E gli si avventarono addosso; ma egli parava i colpi col braccio e feriva di punta e di taglio. Era bello ed orribile insieme con le vesti insanguinate, i capelli arsi dalle fiamme, le ciglia e i baffi bruciacchiati. L’aria pura gli aveva ridato nuove forze, ed or piegava sotto i soldati, or se ne svincolava ruggendo ed affannando. Però non tutti gli erano corsi addosso; molti se ne stavano in attesa innanzi la porta, sicuri che gli altri difensori sarebbero venuti fuori.

Il giovane intanto si sentiva venir meno; pur si reggeva in piedi opponendo una formidabile resistenza ai nemici, che, essendo la lotta a corpo a corpo, erano impediti dall’usar i fucili. Intanto il castello bruciava e per l’aria azzurreggiante del mattino si elevavano nembi di fumo misti a lingue stridenti di fiamme.

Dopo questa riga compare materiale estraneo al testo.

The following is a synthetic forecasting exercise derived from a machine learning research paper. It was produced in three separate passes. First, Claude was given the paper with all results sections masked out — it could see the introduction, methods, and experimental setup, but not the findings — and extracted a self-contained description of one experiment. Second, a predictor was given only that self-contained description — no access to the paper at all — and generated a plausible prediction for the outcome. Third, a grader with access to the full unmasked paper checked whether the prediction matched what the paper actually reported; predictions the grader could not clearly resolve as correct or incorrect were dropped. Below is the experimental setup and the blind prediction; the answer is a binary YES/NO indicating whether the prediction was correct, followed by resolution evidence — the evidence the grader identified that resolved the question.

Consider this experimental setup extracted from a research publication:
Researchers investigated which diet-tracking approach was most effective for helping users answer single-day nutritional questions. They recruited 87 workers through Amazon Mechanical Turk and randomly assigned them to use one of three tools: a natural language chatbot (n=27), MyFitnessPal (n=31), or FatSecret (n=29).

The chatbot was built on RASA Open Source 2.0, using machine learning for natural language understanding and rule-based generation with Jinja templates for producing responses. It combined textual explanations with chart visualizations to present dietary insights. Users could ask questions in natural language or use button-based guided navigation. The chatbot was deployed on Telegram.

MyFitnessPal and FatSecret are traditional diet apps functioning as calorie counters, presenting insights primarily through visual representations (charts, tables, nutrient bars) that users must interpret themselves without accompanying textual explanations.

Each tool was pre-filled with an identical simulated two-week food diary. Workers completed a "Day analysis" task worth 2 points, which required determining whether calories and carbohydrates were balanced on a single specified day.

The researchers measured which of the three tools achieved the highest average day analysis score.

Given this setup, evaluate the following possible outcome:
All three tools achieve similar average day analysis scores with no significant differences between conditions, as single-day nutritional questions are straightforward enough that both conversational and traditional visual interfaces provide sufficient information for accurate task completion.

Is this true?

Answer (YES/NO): NO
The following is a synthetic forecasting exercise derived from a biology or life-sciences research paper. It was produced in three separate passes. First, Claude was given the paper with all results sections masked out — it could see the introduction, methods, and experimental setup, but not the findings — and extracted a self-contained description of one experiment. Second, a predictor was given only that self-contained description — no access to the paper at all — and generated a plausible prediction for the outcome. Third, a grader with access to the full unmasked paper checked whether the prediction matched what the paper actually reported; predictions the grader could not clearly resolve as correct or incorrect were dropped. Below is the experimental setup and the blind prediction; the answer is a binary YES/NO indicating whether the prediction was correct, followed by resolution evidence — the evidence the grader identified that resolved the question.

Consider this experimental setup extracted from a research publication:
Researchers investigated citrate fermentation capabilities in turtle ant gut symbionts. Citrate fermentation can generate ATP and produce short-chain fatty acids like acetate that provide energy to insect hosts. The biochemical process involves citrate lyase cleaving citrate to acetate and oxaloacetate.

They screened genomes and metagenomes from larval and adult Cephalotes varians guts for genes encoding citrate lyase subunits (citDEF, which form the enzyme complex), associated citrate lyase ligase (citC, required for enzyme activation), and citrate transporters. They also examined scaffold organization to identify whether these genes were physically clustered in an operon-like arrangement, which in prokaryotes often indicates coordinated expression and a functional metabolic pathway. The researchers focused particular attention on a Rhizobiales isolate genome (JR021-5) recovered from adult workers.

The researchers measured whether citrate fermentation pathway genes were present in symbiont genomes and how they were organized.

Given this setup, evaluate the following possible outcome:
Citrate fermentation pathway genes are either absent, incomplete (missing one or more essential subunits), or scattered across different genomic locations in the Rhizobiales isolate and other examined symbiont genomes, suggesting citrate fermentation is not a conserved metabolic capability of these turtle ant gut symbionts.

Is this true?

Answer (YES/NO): NO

— Tenete fermo, tenete fermo! — urlarono alcune voci.

Vittoria, Pietro il Toro ed il Magaro piombarono sui soldati che non ressero a quell’urto. Credendo che quei tre fossero seguiti da un gran numero, essi retrocedettero verso il grosso delle soldatesche che già avevano sfondato la porta grande del castello e continuavano la lotta coi rimasti, mentre drappelli di soldati si erano dati ad inseguire per la campagna quelli tra i difensori che erano saltati dalle finestre o nella confusione avevano potuto attraversare le schiere dei Francesi.

Riccardo era caduto sfinito. Cogliendo quell’istante di tregua, ben comprendendo che i soldati sarebbero sopraggiunti in gran numero, Vittoria, Pietro il Toro ed il Magaro gli si erano chinati intorno.

— Ti ho cercato, ti ho cercato invano tra il fumo, tra le schioppettate — diceva la giovane donna, anch’essa pesta, contusa, ferita, con le vesti in brandelli, e tutta sangue nel viso, nel petto, nelle braccia. — Eri qui, dunque, a lottar solo, a tener fronte ai nemici tu solo?

— Sì, ma fuggite, fuggite... essi sopraggiungono... vi perdereste senza salvarmi!...

— Vi prenderò in braccio — disse Pietro il Toro.

— No, no, fuggite... Quanti ne son morti dei nostri?